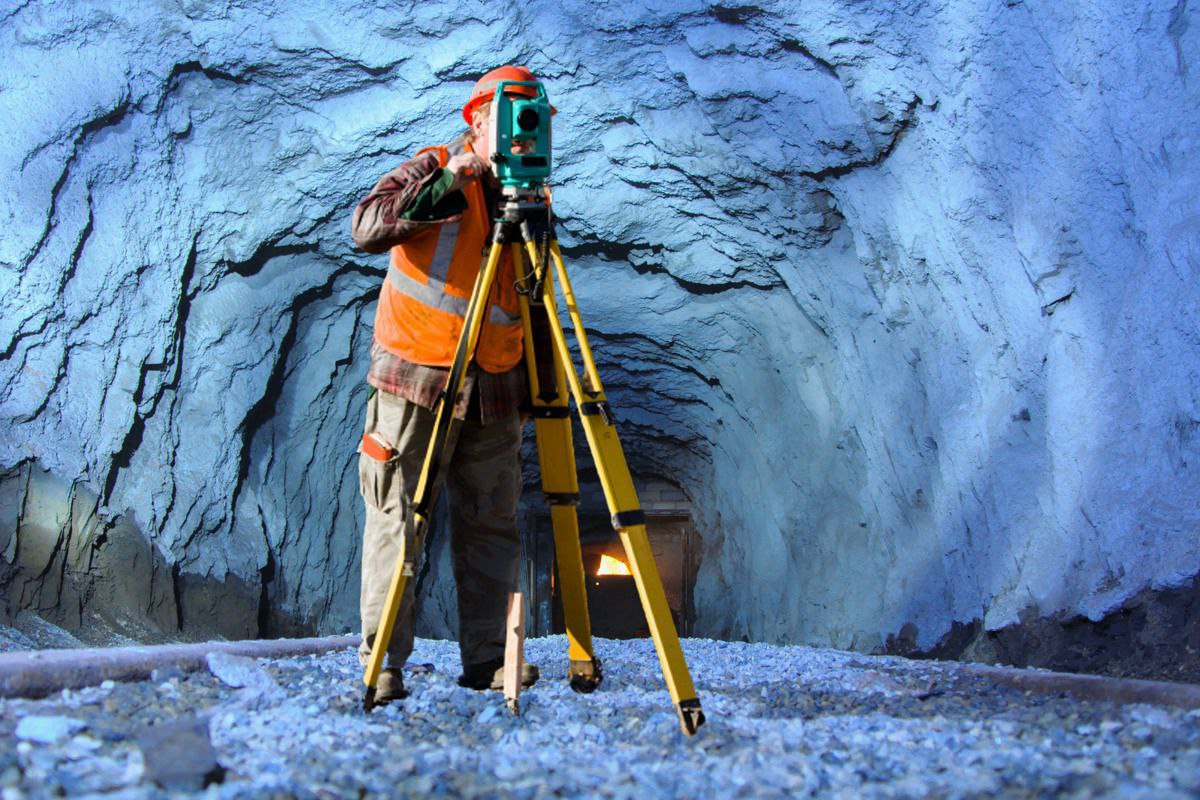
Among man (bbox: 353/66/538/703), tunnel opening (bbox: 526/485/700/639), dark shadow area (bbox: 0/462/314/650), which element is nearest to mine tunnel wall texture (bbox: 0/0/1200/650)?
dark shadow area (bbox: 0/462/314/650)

--- --- ---

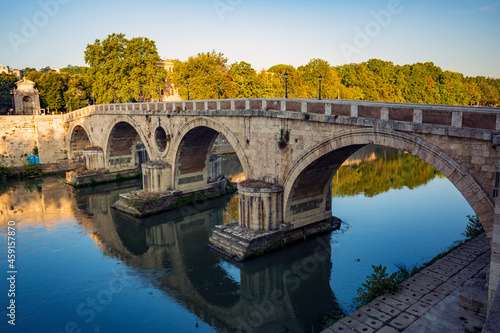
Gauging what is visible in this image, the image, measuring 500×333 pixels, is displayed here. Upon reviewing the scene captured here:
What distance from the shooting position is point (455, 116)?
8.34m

--- --- ---

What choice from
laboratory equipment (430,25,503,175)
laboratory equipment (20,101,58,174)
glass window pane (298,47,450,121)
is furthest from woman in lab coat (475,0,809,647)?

--- --- ---

- **Description of the task**
Reproduce only the lines between the one containing "What choice from" and the one containing "is furthest from", inclusive, swapping "lab coat" for "white coat" and leaving everything else unchanged.

- **Answer to this exercise**
What choice from
laboratory equipment (430,25,503,175)
laboratory equipment (20,101,58,174)
glass window pane (298,47,450,121)
is furthest from woman in white coat (475,0,809,647)?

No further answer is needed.